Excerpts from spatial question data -
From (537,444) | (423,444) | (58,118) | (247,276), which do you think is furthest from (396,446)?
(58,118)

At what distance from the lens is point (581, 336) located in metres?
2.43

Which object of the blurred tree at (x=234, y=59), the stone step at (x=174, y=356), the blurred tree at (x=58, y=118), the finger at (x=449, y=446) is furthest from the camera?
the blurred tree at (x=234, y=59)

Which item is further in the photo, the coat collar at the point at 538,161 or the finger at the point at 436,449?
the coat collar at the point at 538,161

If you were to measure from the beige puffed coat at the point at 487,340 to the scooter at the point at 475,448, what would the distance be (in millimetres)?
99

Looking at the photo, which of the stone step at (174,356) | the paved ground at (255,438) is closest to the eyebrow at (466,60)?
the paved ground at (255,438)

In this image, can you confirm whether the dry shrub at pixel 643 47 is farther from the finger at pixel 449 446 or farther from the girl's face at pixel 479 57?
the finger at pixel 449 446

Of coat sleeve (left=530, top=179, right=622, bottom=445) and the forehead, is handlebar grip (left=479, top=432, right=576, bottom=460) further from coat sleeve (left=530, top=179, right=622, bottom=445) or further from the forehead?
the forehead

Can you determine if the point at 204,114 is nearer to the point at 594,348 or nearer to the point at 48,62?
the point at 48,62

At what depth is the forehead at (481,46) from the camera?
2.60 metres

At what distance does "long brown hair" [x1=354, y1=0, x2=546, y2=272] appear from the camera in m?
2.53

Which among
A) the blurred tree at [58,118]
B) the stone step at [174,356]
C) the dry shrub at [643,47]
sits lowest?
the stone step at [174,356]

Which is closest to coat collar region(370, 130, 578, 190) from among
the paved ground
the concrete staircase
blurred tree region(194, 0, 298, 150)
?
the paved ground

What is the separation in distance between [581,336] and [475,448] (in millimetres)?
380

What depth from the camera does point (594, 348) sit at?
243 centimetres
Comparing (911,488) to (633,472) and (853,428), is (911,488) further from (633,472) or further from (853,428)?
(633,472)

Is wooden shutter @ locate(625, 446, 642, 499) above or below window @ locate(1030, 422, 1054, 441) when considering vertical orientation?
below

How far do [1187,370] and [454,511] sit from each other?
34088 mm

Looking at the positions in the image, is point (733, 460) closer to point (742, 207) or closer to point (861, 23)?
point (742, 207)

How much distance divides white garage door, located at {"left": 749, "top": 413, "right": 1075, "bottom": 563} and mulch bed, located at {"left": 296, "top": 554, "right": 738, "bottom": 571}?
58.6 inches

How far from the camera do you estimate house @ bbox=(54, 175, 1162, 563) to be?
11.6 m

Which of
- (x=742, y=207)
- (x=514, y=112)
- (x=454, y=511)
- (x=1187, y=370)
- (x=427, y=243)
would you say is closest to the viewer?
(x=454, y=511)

EXERCISE TASK - Reproduce all of the material above verbatim, preserving every line without alteration.

TASK SOLUTION -
From (537,444) | (423,444) | (58,118) | (247,276), which do you think is furthest from (396,446)?
(58,118)

At what distance from the lens is point (581, 336) located in metres?
2.43

Which object of the blurred tree at (x=234, y=59), the stone step at (x=174, y=356), the blurred tree at (x=58, y=118), the finger at (x=449, y=446) is furthest from the camera?
the blurred tree at (x=234, y=59)

Which item is further in the photo, the coat collar at the point at 538,161 or the finger at the point at 436,449?
the coat collar at the point at 538,161

If you were to measure from the beige puffed coat at the point at 487,340 to the scooter at the point at 475,448, what would the distance be (in millimetres)?
99

Looking at the photo, which of the stone step at (174,356) | the paved ground at (255,438) is closest to the eyebrow at (466,60)?
the paved ground at (255,438)

In this image, can you confirm whether the dry shrub at pixel 643 47 is farther from the finger at pixel 449 446 or farther from the girl's face at pixel 479 57?
the finger at pixel 449 446

Of coat sleeve (left=530, top=179, right=622, bottom=445) and the forehead, is handlebar grip (left=479, top=432, right=576, bottom=460) further from coat sleeve (left=530, top=179, right=622, bottom=445) or further from the forehead?
the forehead

Can you determine if the point at 204,114 is nearer to the point at 594,348 or nearer to the point at 48,62?
the point at 48,62

At what depth is the forehead at (481,46) from the camera?
2.60 metres

At what distance does "long brown hair" [x1=354, y1=0, x2=546, y2=272] appear from the camera in m?
2.53

Which among
A) the blurred tree at [58,118]
B) the stone step at [174,356]
C) the dry shrub at [643,47]
sits lowest?
the stone step at [174,356]

Which is closest to coat collar region(370, 130, 578, 190) from among
the paved ground
the concrete staircase
blurred tree region(194, 0, 298, 150)
?
the paved ground

What is the separation in distance between [581,336] and [475,448] (in millimetres)?
380

What depth from the camera does point (594, 348) sit at?
243 centimetres
Comparing (911,488) to (633,472) and (853,428), is (911,488) further from (633,472) or further from (853,428)?
(633,472)

Is wooden shutter @ locate(625, 446, 642, 499) above or below window @ locate(1030, 422, 1054, 441) when considering vertical orientation?
below

How far do [1187,370] and [454,511] sit from each other?
34088 mm

Looking at the positions in the image, is point (733, 460) closer to point (742, 207) or closer to point (861, 23)?
point (742, 207)

How much distance divides white garage door, located at {"left": 749, "top": 413, "right": 1075, "bottom": 563} and mulch bed, located at {"left": 296, "top": 554, "right": 738, "bottom": 571}?
58.6 inches

How far from the camera do you estimate house @ bbox=(54, 175, 1162, 563) to be?
11.6 m

Which of
- (x=742, y=207)
- (x=514, y=112)
- (x=454, y=511)
- (x=1187, y=370)
- (x=427, y=243)
would you say is closest to the viewer?
(x=454, y=511)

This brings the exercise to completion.